I would be tempted to table a parliamentary question but due to the work to rule we are not sure if it would be answered. We could save €200. My point concerns the consultant haematology service of which the Tánaiste will be aware. We need to impress on the Department of Health and Children the need to use whatever pressure it can to try to get funding. Too many new patients who require chemotherapy and need haematology services are being referred to Sligo and Galway. Letterkenny General Hospital and its staff are doing all they can but I ask the Tánaiste to impress on her colleague, the Minister for Health and Children——

The point has been noted.

——-the importance of this issue. It would be greatly appreciated. I have saved time and resources by not tabling a parliamentary question.

Can we get the same in Monaghan?

You are great.

Will the Government consider the extension of the expiry date for medical cards for the over-70s because of the unusual chaos which exists in the central applications office.

We do not have promised business.

Many people are suffering. Their medical cards have been cancelled by their general practitioners because of a payment issue. It is of the utmost importance that somebody with consideration for elderly people's health would extend the expiry date for medical cards. It is important.

The Deputy should find another way to address the issue. We will resume the debate on the Finance Bill.

No, I indicated a long time ago.

I recollect the Deputy spoke earlier.

No.
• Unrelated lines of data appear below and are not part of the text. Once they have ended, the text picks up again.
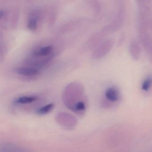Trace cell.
Listing matches in <instances>:
<instances>
[{
	"instance_id": "30bf717a",
	"label": "cell",
	"mask_w": 152,
	"mask_h": 152,
	"mask_svg": "<svg viewBox=\"0 0 152 152\" xmlns=\"http://www.w3.org/2000/svg\"><path fill=\"white\" fill-rule=\"evenodd\" d=\"M52 50H53V47L52 46H45L37 50L34 53V55L36 56H46L51 53Z\"/></svg>"
},
{
	"instance_id": "6da1fadb",
	"label": "cell",
	"mask_w": 152,
	"mask_h": 152,
	"mask_svg": "<svg viewBox=\"0 0 152 152\" xmlns=\"http://www.w3.org/2000/svg\"><path fill=\"white\" fill-rule=\"evenodd\" d=\"M138 7L137 28L139 34L147 32L150 27V8L144 1H140Z\"/></svg>"
},
{
	"instance_id": "3957f363",
	"label": "cell",
	"mask_w": 152,
	"mask_h": 152,
	"mask_svg": "<svg viewBox=\"0 0 152 152\" xmlns=\"http://www.w3.org/2000/svg\"><path fill=\"white\" fill-rule=\"evenodd\" d=\"M0 152H31L29 148L8 142H3L0 145Z\"/></svg>"
},
{
	"instance_id": "7c38bea8",
	"label": "cell",
	"mask_w": 152,
	"mask_h": 152,
	"mask_svg": "<svg viewBox=\"0 0 152 152\" xmlns=\"http://www.w3.org/2000/svg\"><path fill=\"white\" fill-rule=\"evenodd\" d=\"M152 84V78L148 77L143 81L141 89L144 91H148L151 88Z\"/></svg>"
},
{
	"instance_id": "277c9868",
	"label": "cell",
	"mask_w": 152,
	"mask_h": 152,
	"mask_svg": "<svg viewBox=\"0 0 152 152\" xmlns=\"http://www.w3.org/2000/svg\"><path fill=\"white\" fill-rule=\"evenodd\" d=\"M139 41L143 48L147 52L152 47V37L148 32L140 34L139 36Z\"/></svg>"
},
{
	"instance_id": "4fadbf2b",
	"label": "cell",
	"mask_w": 152,
	"mask_h": 152,
	"mask_svg": "<svg viewBox=\"0 0 152 152\" xmlns=\"http://www.w3.org/2000/svg\"><path fill=\"white\" fill-rule=\"evenodd\" d=\"M124 37V35H122L121 37V39H120V41L118 42V44H121V43H122L124 42V39H125Z\"/></svg>"
},
{
	"instance_id": "5b68a950",
	"label": "cell",
	"mask_w": 152,
	"mask_h": 152,
	"mask_svg": "<svg viewBox=\"0 0 152 152\" xmlns=\"http://www.w3.org/2000/svg\"><path fill=\"white\" fill-rule=\"evenodd\" d=\"M129 50L131 56L133 59L138 60L141 54V48L139 43L135 40L131 42L129 46Z\"/></svg>"
},
{
	"instance_id": "9c48e42d",
	"label": "cell",
	"mask_w": 152,
	"mask_h": 152,
	"mask_svg": "<svg viewBox=\"0 0 152 152\" xmlns=\"http://www.w3.org/2000/svg\"><path fill=\"white\" fill-rule=\"evenodd\" d=\"M38 98L34 96H23L20 97L15 100V103L17 104H30L33 103L34 101L37 100Z\"/></svg>"
},
{
	"instance_id": "8fae6325",
	"label": "cell",
	"mask_w": 152,
	"mask_h": 152,
	"mask_svg": "<svg viewBox=\"0 0 152 152\" xmlns=\"http://www.w3.org/2000/svg\"><path fill=\"white\" fill-rule=\"evenodd\" d=\"M54 107V104L53 103L48 104L42 107L36 111V113L40 115H46L51 112Z\"/></svg>"
},
{
	"instance_id": "52a82bcc",
	"label": "cell",
	"mask_w": 152,
	"mask_h": 152,
	"mask_svg": "<svg viewBox=\"0 0 152 152\" xmlns=\"http://www.w3.org/2000/svg\"><path fill=\"white\" fill-rule=\"evenodd\" d=\"M106 98L111 102H116L119 99V92L115 88H110L105 92Z\"/></svg>"
},
{
	"instance_id": "7a4b0ae2",
	"label": "cell",
	"mask_w": 152,
	"mask_h": 152,
	"mask_svg": "<svg viewBox=\"0 0 152 152\" xmlns=\"http://www.w3.org/2000/svg\"><path fill=\"white\" fill-rule=\"evenodd\" d=\"M114 44V42L112 39H108L103 42L94 54L95 58H99L107 54L112 49Z\"/></svg>"
},
{
	"instance_id": "8992f818",
	"label": "cell",
	"mask_w": 152,
	"mask_h": 152,
	"mask_svg": "<svg viewBox=\"0 0 152 152\" xmlns=\"http://www.w3.org/2000/svg\"><path fill=\"white\" fill-rule=\"evenodd\" d=\"M16 72L18 74L27 77H33L39 73V70L33 67H19L16 70Z\"/></svg>"
},
{
	"instance_id": "ba28073f",
	"label": "cell",
	"mask_w": 152,
	"mask_h": 152,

I indicated before that.

The Deputy can make a brief contribution.

I have a question on promised legislation, the purpose of which is to transpose EU Directive 2008/6/EC which provides for the completion of the liberalisation of the postal sector, in line with 1 January 2011. Given the lack of speed with which legislation tended to go through this House over the past number of years, is it intended to bring the Bill before the House before the end of the year, as the date for transposition of the directive is 1 January 2011? If so, when will the heads of the Bill be approved? Has it been discussed by Cabinet? Have drafts been drawn up? What is the situation regarding the legislation?

I understand the heads of a Bill are currently being prepared but I cannot give a time as to when they will be brought to the Government.